If this were an isolated incident of its type maybe I could overlook it and put it down to another sporadic outbreak of corporate insanity, but this disease is now taking hold way beyond the confines of a computer screen. Imagine this. You have just spent ten hours nursing on a ward full of geriatric patients, you missed lunch because Mr Scrutt (93) tipped his bedpan plus contents onto the floor, you’ve now finally finished your shift and to top it off it is just beginning to lash it down and your weary and broken spirit is stood at the bus stop outside the hospital.

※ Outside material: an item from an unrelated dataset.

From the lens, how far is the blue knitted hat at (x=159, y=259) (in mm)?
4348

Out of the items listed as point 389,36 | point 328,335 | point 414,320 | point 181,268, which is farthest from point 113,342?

How nice, then, to see a bus go by, interior lights out, which carries the information on the destination screen ‘Sorry, I’m Not In Service’. ‘Sorry’? I don’t know about you, but I simply can’t remember the last time I saw a Routemaster bus (or any bus, for that matter) crying at a funeral, or swinging from a street light after England win a football match. Why? Because it’s a f**king bus, and it has no emotion. A bus isn’t ‘sorry’; it doesn’t care! ‘Sorry, I’m, Not In Service’. Oh, really? Well could you possibly tell me when one of your more available friends or relations may happen along who actually is in service? I don’t think I’ll get a response to that, somehow. ‘Not In Service’ would do. Honestly. Just provide the simple information where necessary, and leave the emotion out of it. Nobody, least of all an inanimate object, is ‘sorry’, and a bus really is not an ‘I’, and a group of buses are not a ‘we’.
Have a nice day! I’m going to ‘check my emails’.